Arthritis In Dogs
What is Degenerative Joint Disease?
Degenerative joint disease (often known as Arthritis) is inflammation of the joints. When arthritis develops, the cartilage lining of the joint wears down, causing inflammation, swelling and pain. Cartilage lining deteriorates because of disease, poor structure or development (e.g. hip dysplasia), unusual gait, conformation, extra weight gain, or joint trauma or surgery.
Joint cartilage in freely moving joints can degenerate over time, leading to a loss of joint mobility and, in many cases, to pain. This disease is characterized by the thinning of cartilage, the build-up of fluid inside the joint, and the development of bone outgrowths around the joint. Joint degeneration can be caused by trauma, infection, the body’s own immune system, or malformation during development. This leads to inflammation of the joint membrane, continued destruction and inflammation of the cartilage, and irregular joint function.

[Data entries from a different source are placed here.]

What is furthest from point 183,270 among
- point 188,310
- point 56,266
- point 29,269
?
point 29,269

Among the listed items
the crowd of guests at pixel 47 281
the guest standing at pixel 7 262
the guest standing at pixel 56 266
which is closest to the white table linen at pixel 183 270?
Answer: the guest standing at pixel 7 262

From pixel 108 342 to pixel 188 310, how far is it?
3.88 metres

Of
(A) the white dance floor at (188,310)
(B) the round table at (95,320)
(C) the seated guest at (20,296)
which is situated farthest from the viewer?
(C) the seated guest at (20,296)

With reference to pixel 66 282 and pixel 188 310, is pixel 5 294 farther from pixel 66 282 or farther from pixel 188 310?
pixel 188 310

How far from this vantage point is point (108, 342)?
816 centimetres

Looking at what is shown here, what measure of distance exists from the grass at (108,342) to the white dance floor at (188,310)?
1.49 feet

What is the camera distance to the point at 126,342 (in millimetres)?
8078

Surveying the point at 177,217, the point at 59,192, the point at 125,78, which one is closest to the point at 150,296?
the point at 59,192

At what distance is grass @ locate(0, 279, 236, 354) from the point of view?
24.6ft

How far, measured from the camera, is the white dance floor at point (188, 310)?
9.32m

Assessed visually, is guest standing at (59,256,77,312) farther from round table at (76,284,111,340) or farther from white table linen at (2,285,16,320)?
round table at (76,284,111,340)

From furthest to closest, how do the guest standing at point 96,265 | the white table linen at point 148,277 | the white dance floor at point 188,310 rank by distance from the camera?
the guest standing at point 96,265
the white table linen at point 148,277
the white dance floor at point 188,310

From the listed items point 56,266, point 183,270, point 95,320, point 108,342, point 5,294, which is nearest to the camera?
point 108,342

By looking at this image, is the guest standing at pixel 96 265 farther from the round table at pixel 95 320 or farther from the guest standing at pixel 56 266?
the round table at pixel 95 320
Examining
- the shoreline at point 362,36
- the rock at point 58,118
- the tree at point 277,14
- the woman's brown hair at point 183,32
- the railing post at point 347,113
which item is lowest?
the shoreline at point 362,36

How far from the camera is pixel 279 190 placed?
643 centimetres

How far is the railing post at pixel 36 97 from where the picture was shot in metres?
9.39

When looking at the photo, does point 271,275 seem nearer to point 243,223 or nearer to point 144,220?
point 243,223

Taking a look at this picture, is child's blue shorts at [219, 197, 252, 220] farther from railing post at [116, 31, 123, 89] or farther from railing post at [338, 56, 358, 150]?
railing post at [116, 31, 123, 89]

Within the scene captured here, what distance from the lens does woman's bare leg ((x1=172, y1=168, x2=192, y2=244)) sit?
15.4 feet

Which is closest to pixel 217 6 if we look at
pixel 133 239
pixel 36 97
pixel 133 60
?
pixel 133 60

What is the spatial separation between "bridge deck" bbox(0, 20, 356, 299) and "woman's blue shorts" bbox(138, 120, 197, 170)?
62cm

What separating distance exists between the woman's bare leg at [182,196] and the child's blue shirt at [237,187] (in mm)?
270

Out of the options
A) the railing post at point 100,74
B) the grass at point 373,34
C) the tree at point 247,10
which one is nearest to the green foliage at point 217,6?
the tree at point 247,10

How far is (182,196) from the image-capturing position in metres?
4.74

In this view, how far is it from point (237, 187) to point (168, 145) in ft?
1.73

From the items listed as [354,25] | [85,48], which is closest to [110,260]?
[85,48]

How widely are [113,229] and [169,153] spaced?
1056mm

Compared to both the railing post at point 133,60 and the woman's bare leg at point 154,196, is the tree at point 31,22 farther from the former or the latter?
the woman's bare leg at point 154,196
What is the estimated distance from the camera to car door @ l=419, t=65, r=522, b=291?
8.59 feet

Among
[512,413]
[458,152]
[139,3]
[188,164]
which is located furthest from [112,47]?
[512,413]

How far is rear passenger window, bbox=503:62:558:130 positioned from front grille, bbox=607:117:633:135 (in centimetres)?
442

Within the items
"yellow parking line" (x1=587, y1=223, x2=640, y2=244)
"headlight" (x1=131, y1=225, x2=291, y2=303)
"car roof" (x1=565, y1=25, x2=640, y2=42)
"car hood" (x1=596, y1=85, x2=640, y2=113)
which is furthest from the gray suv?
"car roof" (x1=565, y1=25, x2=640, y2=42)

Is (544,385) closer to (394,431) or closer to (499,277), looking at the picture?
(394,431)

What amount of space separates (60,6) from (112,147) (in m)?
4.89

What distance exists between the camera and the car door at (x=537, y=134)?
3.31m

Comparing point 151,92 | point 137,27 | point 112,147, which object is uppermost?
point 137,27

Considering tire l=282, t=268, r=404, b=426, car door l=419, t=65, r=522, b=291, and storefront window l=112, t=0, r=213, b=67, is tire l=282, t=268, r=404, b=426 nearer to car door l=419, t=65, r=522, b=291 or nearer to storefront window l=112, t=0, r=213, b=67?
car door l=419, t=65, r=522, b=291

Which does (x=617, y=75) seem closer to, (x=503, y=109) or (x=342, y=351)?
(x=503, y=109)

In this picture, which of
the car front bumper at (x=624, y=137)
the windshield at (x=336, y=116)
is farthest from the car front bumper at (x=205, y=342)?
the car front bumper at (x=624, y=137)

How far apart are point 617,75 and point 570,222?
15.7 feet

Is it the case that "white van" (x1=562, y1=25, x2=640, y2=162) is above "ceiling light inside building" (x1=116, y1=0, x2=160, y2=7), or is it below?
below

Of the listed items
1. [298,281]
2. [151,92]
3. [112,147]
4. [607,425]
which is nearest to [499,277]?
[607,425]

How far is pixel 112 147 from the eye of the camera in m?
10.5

Signs of osteoarthritis include lameness, swelling of the joints, loss of muscle and thickening and scarring of the joint membrane. Eventually enough damage can occur if a grating sound can be heard during joint motion. X-rays show increased fluid inside the joint, soft tissue swelling around the joint, bone formation, hardening and thickening of the bone under the cartilage, and often narrowing of the joint space.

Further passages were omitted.